Mr. Speaker, Canada's housing market today looks a lot like a young man driving a road racer down an icy highway in the middle of winter. The engine roars, the tires grip and the driver thinks he is in control and so he presses harder on the gas. Imagine a souped-up, five-litre Mustang with more horsepower than common sense. The speed builds, but suddenly the tires lose traction. The steering becomes unstable, and the vehicle starts sliding. A smart driver would ease off carefully and regain control but, just like a reckless teenager, the Liberal government does not believe in restraint. It believes Ottawa can control markets better than Canadians themselves, and that arrogance is exactly what has driven Canada's housing market into the ditch.
First, the Liberals went full throttle on immigration and population growth without building the homes, infrastructure, roads, utilities or skilled labour force needed to support it. Canada added well over one million new residents in a single year, one of the fastest population growth rates in the developed world. The Liberal government drove demand through the roof while supply was trapped behind taxes, red tape, permitting delays and development charges, forcing prices to explode. Young families were suddenly bidding against impossible demand. Rents soared and house prices spiralled. Ordinary Canadians who worked hard and played by the rules found themselves locked out of home ownership altogether.

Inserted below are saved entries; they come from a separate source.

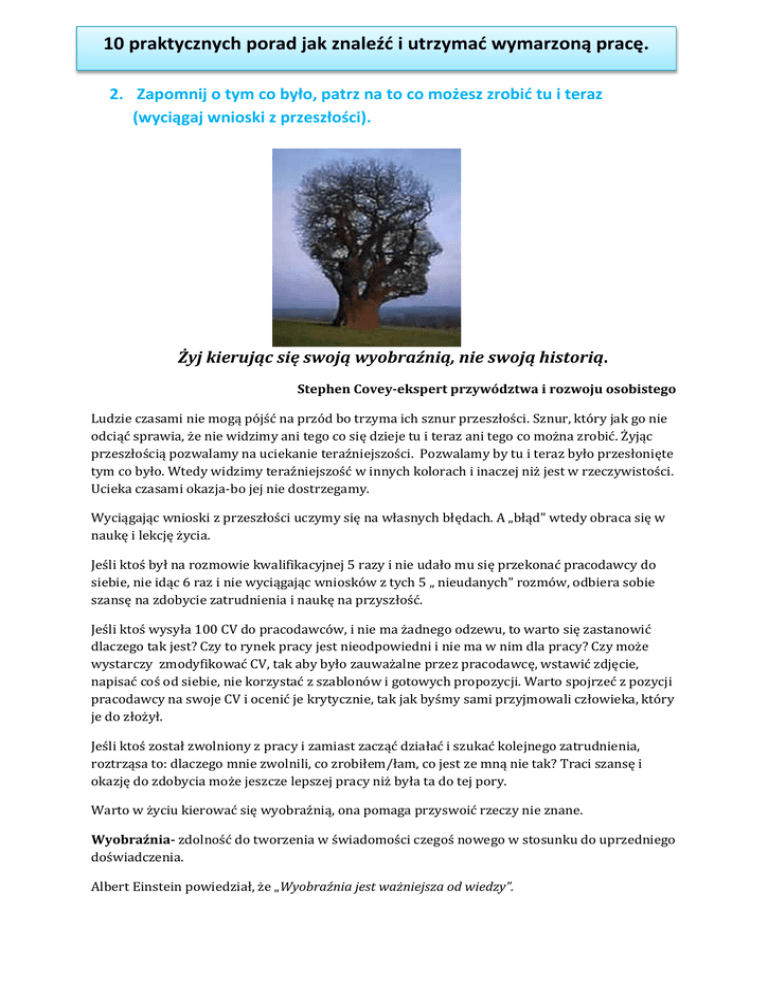 10 praktycznych porad jak znaleźć i utrzymać wymarzoną pracę.

2. Zapomnij o tym co było, patrz na to co możesz zrobić tu i teraz (wyciągaj wnioski z przeszłości).

Żyj kierując się swoją wyobraźnią, nie swoją historią.

Stephen Covey-ekspert przywództwa i rozwoju osobistego

Ludzie czasami nie mogą pójść na przód bo trzyma ich sznur przeszłości. Sznur, który jak go nie odciąć sprawia, że nie widzimy ani tego co się dzieje tu i teraz ani tego co można zrobić. Żyjąc przeszłością pozwalamy na uciekanie teraźniejszości. Pozwalamy by tu i teraz było przesłonięte tym co było. Wtedy widzimy teraźniejszość w innych kolorach i inaczej niż jest w rzeczywistości. Ucieka czasami okazja-bo jej nie dostrzegamy.

Wyciągając wnioski z przeszłości uczymy się na własnych błędach. A „błąd" wtedy obraca się w naukę i lekcję życia.

Jeśli ktoś był na rozmowie kwalifikacyjnej 5 razy i nie udało mu się przekonać pracodawcy do siebie, nie idąc 6 raz i nie wyciągając wniosków z tych 5 „ nieudanych" rozmów, odbiera sobie szansę na zdobycie zatrudnienia i naukę na przyszłość.

Jeśli ktoś wysyła 100 CV do pracodawców, i nie ma żadnego odzewu, to warto się zastanowić dlaczego tak jest? Czy to rynek pracy jest nieodpowiedni i nie ma w nim dla pracy? Czy może wystarczy zmodyfikować CV, tak aby było zauważalne przez pracodawcę, wstawić zdjęcie, napisać coś od siebie, nie korzystać z szablonów i gotowych propozycji. Warto spojrzeć z pozycji pracodawcy na swoje CV i ocenić je krytycznie, tak jak byśmy sami przyjmowali człowieka, który je do złożył.

Jeśli ktoś został zwolniony z pracy i zamiast zacząć działać i szukać kolejnego zatrudnienia, roztrząsa to: dlaczego mnie zwolnili, co zrobiłem/łam, co jest ze mną nie tak? Traci szansę i okazję do zdobycia może jeszcze lepszej pracy niż była ta do tej pory.

Warto w życiu kierować się wyobraźnią, ona pomaga przyswoić rzeczy nie znane.

Wyobraźnia- zdolność do tworzenia w świadomości czegoś nowego w stosunku do uprzedniego doświadczenia.

Albert Einstein powiedział, że „Wyobraźnia jest ważniejsza od wiedzy".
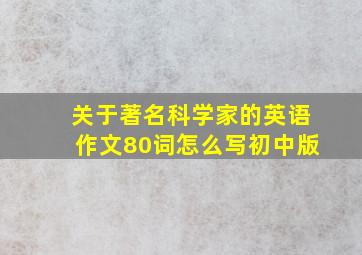 关于著名科学家的英语作文80词怎么写初中版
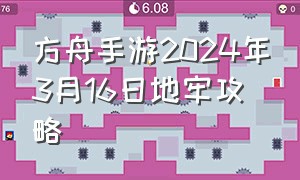 76

6.08

0

方舟手游2024年3月16日地牢攻略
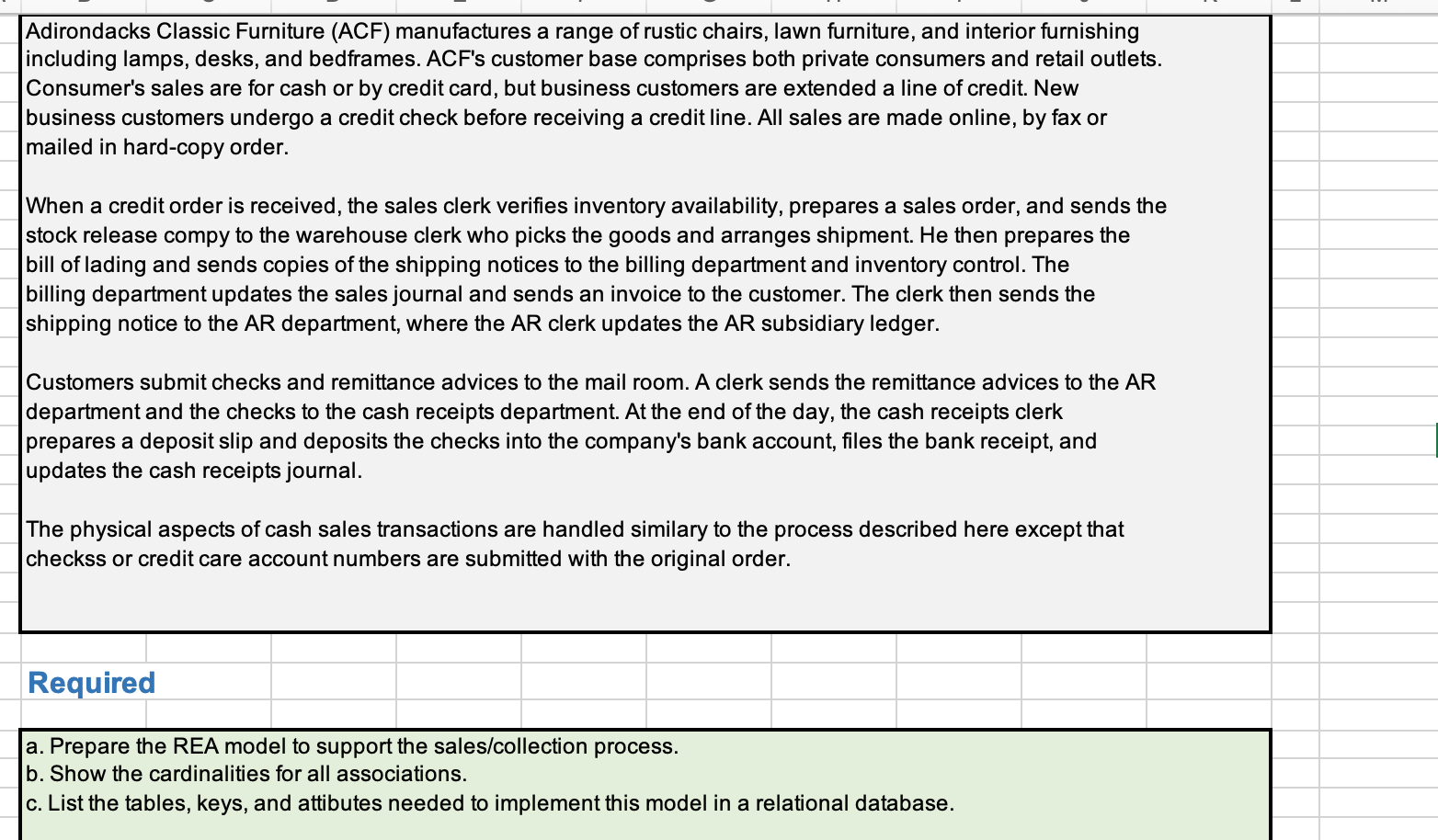 Adirondacks Classic Furniture (ACF) manufactures a range of rustic chairs, lawn furniture, and interior furnishing including lamps, desks, and bedframes. ACF's customer base comprises both private consumers and retail outlets. Consumer's sales are for cash or by credit card, but business customers are extended a line of credit. New business customers undergo a credit check before receiving a credit line. All sales are made online, by fax or mailed in hard-copy order.

When a credit order is received, the sales clerk verifies inventory availability, prepares a sales order, and sends the stock release compy to the warehouse clerk who picks the goods and arranges shipment. He then prepares the bill of lading and sends copies of the shipping notices to the billing department and inventory control. The billing department updates the sales journal and sends an invoice to the customer. The clerk then sends the shipping notice to the AR department, where the AR clerk updates the AR subsidiary ledger.

Customers submit checks and remittance advices to the mail room. A clerk sends the remittance advices to the AR department and the checks to the cash receipts department. At the end of the day, the cash receipts clerk prepares a deposit slip and deposits the checks into the company's bank account, files the bank receipt, and updates the cash receipts journal.

The physical aspects of cash sales transactions are handled similary to the process described here except that checkss or credit care account numbers are submitted with the original order.

Required

a. Prepare the REA model to support the sales/collection process.
b. Show the cardinalities for all associations.
c. List the tables, keys, and attibutes needed to implement this model in a relational database.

The Liberals treated the housing market like a driver flooring a powerful car on black ice and then acted surprised when the whole thing started fishtailing. Then, after overheating the market, the Liberals pulled the emergency brake, cutting immigration and locking us in a dangerous skid. At the peak, they brought one million international students into the country and then abruptly, this year, came to a screeching halt of less than half. However, when a car is already sliding, hitting the brakes too hard does not restore control; it sends the whole vehicle spinning. Adding to that chaos, the Liberals' so-called build Canada approach threw billions of dollars at the catastrophic crash site.
Once again, the Liberals believed they could centrally plan the economy from the top down. They encouraged prefab factories and construction suppliers to tool up for enormous future projects that have not materialized. Billions were announced, bureaucracies expanded, but uncertainty exploded. Development costs climbed even higher. Builders were crushed between rising interest rates, government interference, expensive regulations and constantly changing rules. Instead of stabilizing housing, Liberal central planning created even greater instability.
Now, we are seeing the devastating consequences. Across the Fraser Valley, we have warning lights flashing everywhere. Thind Properties, Maskeen Group, Brivia Group, Coromandel Properties, Square Nine Developments, 14 Property Group, Wade Development, and Everest Group are struggling with receiverships, insolvencies, foreclosures, creditor protection, stalled projects, laid-off workers and families left wondering whether the homes they paid for will ever even be built. This is what happens when government distorts markets long enough that confidence itself begins to collapse.
Conservatives believe in a common-sense approach. We believe that the people who know how to build homes are builders, not politicians. We believe government should stop choking developments with taxes, delays, gatekeepers and ideological central planning. We believe in getting government out of the way so the private sector can do what it does best: build. Canadians do not need more politicians grabbing the steering wheel. They need a government with enough wisdom to finally let the country get back on track.
Will the Liberal government admit that its housing policies are the reason Canadians cannot afford a home?